** START **

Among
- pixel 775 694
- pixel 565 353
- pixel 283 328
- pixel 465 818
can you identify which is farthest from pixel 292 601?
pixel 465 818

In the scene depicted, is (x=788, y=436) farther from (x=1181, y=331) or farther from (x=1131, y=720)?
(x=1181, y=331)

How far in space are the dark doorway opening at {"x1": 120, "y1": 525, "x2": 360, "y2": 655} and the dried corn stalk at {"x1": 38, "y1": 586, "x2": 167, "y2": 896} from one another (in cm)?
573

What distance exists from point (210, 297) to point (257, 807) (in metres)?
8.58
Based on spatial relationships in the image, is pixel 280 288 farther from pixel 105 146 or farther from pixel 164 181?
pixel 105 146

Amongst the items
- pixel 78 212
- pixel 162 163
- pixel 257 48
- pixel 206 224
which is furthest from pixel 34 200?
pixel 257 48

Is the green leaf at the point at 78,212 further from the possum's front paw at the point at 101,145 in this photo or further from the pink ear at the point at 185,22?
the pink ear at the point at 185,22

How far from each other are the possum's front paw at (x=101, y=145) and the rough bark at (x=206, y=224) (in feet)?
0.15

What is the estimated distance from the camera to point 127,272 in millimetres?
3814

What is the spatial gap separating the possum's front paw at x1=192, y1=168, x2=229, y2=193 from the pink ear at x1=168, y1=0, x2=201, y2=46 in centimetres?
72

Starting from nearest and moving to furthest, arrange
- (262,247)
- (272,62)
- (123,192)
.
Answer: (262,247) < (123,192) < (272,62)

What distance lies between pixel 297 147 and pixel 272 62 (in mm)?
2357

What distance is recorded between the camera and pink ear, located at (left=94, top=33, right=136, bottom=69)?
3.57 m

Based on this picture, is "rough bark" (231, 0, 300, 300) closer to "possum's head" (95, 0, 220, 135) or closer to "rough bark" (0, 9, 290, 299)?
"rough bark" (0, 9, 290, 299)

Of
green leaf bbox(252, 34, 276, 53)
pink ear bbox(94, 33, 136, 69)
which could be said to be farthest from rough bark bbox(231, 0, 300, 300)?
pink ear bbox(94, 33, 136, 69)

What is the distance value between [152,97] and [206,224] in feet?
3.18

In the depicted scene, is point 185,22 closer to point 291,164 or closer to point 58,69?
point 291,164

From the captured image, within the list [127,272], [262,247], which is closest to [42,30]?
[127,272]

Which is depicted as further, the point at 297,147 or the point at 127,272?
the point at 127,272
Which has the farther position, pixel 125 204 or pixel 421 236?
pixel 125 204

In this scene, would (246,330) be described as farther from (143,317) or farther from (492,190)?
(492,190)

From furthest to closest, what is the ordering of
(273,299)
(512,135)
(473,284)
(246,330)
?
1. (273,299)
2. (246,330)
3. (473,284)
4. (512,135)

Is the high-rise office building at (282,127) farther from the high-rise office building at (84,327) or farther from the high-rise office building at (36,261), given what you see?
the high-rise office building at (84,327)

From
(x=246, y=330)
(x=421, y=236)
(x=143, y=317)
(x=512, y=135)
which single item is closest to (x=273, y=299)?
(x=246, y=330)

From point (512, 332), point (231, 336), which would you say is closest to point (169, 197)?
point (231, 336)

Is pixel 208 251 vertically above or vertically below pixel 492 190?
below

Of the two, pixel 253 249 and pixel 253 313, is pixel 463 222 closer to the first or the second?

** END **

Output all of the material above verbatim, from its first line to its last, keeping every line in its original order.

Among
- pixel 775 694
- pixel 565 353
- pixel 283 328
- pixel 465 818
can you identify which is farthest from pixel 292 601?
pixel 465 818

In the scene depicted, is (x=788, y=436) farther from (x=1181, y=331) or farther from (x=1131, y=720)?
(x=1181, y=331)

How far in space are the dark doorway opening at {"x1": 120, "y1": 525, "x2": 360, "y2": 655} and the dried corn stalk at {"x1": 38, "y1": 586, "x2": 167, "y2": 896} from one another (in cm)?
573

What distance exists from point (210, 297) to point (257, 807) (in metres)?
8.58
Based on spatial relationships in the image, is pixel 280 288 farther from pixel 105 146 or farther from pixel 164 181?
pixel 105 146

Amongst the items
- pixel 78 212
- pixel 162 163
- pixel 257 48
- pixel 206 224
which is furthest from pixel 34 200?
pixel 257 48

Is the green leaf at the point at 78,212 further from the possum's front paw at the point at 101,145 in this photo or further from the pink ear at the point at 185,22?
the pink ear at the point at 185,22

How far from each other are the possum's front paw at (x=101, y=145) and the rough bark at (x=206, y=224) (in feet)?
0.15

What is the estimated distance from the camera to point 127,272 in millimetres?
3814

What is the spatial gap separating the possum's front paw at x1=192, y1=168, x2=229, y2=193 from the pink ear at x1=168, y1=0, x2=201, y2=46 in centimetres?
72

Starting from nearest and moving to furthest, arrange
- (262,247)
- (272,62)
- (123,192)
.
Answer: (262,247) < (123,192) < (272,62)

What distance lies between pixel 297 147 and pixel 272 62 (in mm)?
2357

What distance is recorded between the camera and pink ear, located at (left=94, top=33, right=136, bottom=69)?
3.57 m

Based on this picture, is "rough bark" (231, 0, 300, 300) closer to "possum's head" (95, 0, 220, 135) or closer to "rough bark" (0, 9, 290, 299)?
"rough bark" (0, 9, 290, 299)

Of
green leaf bbox(252, 34, 276, 53)
pink ear bbox(94, 33, 136, 69)
which could be said to be farthest from rough bark bbox(231, 0, 300, 300)?
pink ear bbox(94, 33, 136, 69)

What is the distance value between [152,97] and [206,224] in feet?
3.18

In the depicted scene, is point 185,22 closer to point 291,164 or closer to point 58,69?
point 291,164

From the captured image, within the list [127,272], [262,247], which is closest to [42,30]?
[127,272]

Which is depicted as further, the point at 297,147 or the point at 127,272?
the point at 127,272
Which has the farther position, pixel 125 204 or pixel 421 236?
pixel 125 204

In this scene, would (246,330) be described as farther from (143,317) or farther from (492,190)?
(492,190)

From furthest to closest, what is the ordering of
(273,299)
(512,135)
(473,284)
(246,330)
?
1. (273,299)
2. (246,330)
3. (473,284)
4. (512,135)

Is the high-rise office building at (282,127) farther from the high-rise office building at (84,327) or farther from the high-rise office building at (36,261), given what you see?
the high-rise office building at (84,327)

From
(x=246, y=330)
(x=421, y=236)
(x=143, y=317)
(x=512, y=135)
which single item is closest to (x=273, y=299)?
(x=246, y=330)

From point (512, 332), point (231, 336), which would you say is closest to point (169, 197)?
point (231, 336)

Is pixel 208 251 vertically above or vertically below pixel 492 190?
below

Of the two, pixel 253 249 and pixel 253 313, is pixel 463 222 closer to the first or the second?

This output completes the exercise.